When we analyze the same data set under the assumption of ng=3 latent classes, the posteriori distribution of the ability parameters are bimodal with nearly the same shape (Fig.05). We suspect that the hypothesis of ng=3 should be abandoned in favor of ng=2. The class assignments z_max[i] support this conclusion by no clear class preference besides class 2.

A second data set was generated by copying the first five data, adding 10 to n and to the data of subjects 11-15. From our intuition we would expect three classes Pr(Class=1)=0.50, Pr(Class=2)=0.25, and Pr(Class=3)=0.25.The results (Fig.09-13) demonstrate the clear separation of two latent classes.

The same is true for the analysis of the same data set under the hypothesis ng=3 (Fig.14-19). The classes 2 and 3 could not be clearly discriminated.
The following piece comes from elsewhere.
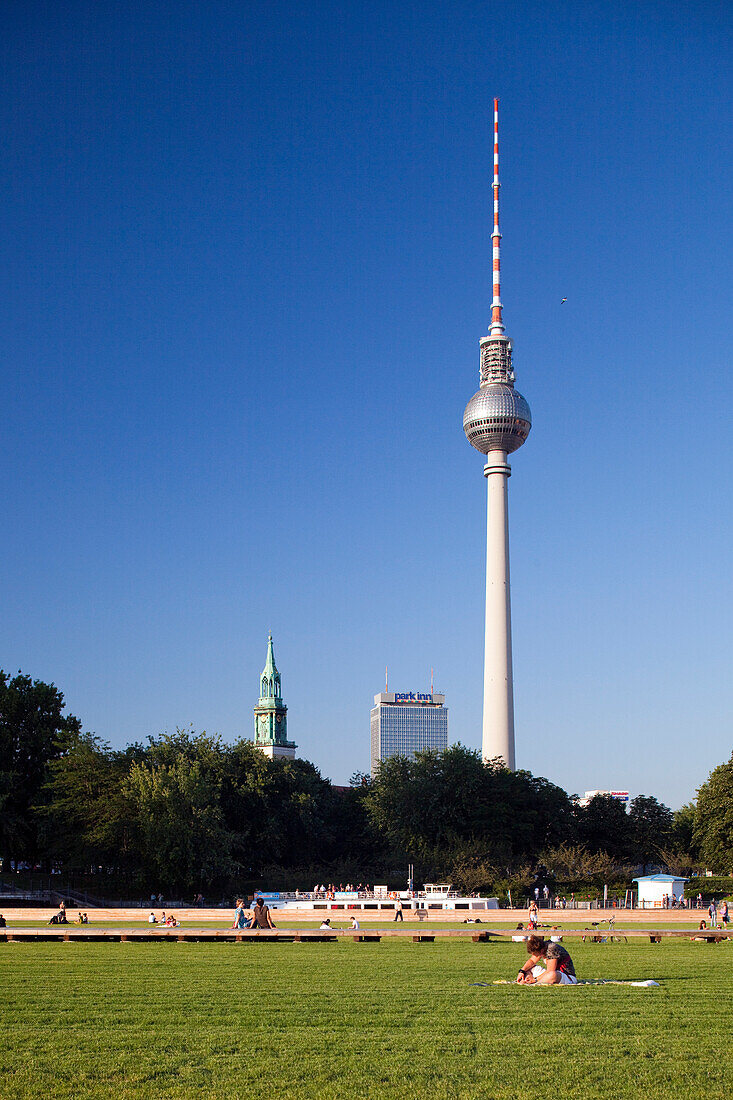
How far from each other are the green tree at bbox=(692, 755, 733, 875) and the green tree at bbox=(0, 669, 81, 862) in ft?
153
This means that subjects 1-5 and 16-20 belong to one latent class and subjects 6-15 to the other.

What has to be reflected is the Pr(Class). These results are not so clear cut. But as a summary the results are very promising.
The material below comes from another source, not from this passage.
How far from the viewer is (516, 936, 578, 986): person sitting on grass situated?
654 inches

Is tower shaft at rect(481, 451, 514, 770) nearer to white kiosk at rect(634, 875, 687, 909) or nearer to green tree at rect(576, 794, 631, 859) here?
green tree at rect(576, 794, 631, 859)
To our knowledge this model is new. It does not need the EM-algorithm. In the next future we will study what is the relation between our model to the LDA-Topic Model (Blei, D.M.; Ng, A.Y.; Jordan, M.I.; Lafferty, J.; Latent Dirichlet Allocation, Journal of Machine Learning Research, 3 (4-5), pp. 993-1022).
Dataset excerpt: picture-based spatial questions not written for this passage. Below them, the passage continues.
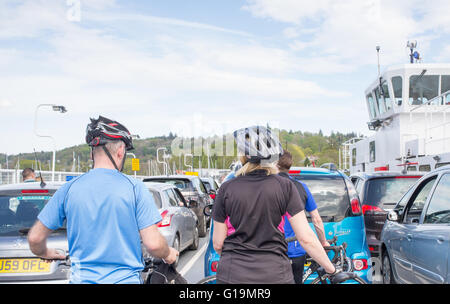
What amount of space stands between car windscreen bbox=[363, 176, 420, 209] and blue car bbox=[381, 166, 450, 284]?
1696mm

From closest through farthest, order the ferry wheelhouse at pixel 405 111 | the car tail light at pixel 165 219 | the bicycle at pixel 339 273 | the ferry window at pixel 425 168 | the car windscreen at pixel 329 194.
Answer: the bicycle at pixel 339 273 → the car windscreen at pixel 329 194 → the car tail light at pixel 165 219 → the ferry window at pixel 425 168 → the ferry wheelhouse at pixel 405 111

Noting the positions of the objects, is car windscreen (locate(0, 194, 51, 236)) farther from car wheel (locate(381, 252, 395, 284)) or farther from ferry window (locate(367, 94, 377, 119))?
ferry window (locate(367, 94, 377, 119))

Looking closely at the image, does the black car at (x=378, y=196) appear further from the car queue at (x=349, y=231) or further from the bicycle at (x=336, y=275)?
the bicycle at (x=336, y=275)

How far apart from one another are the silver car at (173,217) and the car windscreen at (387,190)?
129 inches

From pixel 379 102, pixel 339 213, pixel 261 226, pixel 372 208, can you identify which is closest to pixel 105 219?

## JAGS-Code for Models with two or three Hypothized Latent Classes and Latent Dirichlet Allocation (LDA)

Various authors prefer JAGS to BUGS (e.g. Kruschke, J.K., Doing Bayesian Data Analysis, 2015, 2/e, Academic Press, ISBN 978-0-12-405888-0). The main differences are described in Lunn et al. in chapter 12.6 (Lunn, D.; Jackson, Chr.; Best, N.; Thomas, A., Spiegelhalter, D.; The BUGS Book: A Practical Introduction to Bayesian Analysis, Boca Raton, FL USA: CRC Press, 2013, ISBN 978-1-58488-849-9). We wanted to explore whether there are significant differences in modelling. We found out that are subtle differences in the modelling languages. The R-integration of JAGS is better than that of OpenBUGS. Models can be described as a user-defined parameterless R-function. So all editing, debugging and testing can be done with the excellent R-IDE RStudio.

We had to revise our OpenBUGS-model in three places: (1) we replaced the *model{...}* BUGS-code-snippet by the R-code-snippet *function(){...}*; (2) because the definition of *rank(...)*-function differ in BUGS and JAGS we had to recode the computation of the class assignment *z_max[]*; (3) all data are encoded as R-statements and used as arguments in the *jags*-function of the *R2jags*-library.

The results for two latent classes and the slightly modified data of Lee & Wagenmakers (k[2]=16 instead of 17, 15 subjects, 40 items) are nearly identical to those of the OpenBugs analysis (Fig.01-04). The means of the posteriors for abilities and class probabilities differ only by 0.08.

Nearly the same is true for the slightly modified problem ((k[2]=16 instead of 17, k[16]-k[20] added, 20 subjects, 50 items) (Fig.05-08).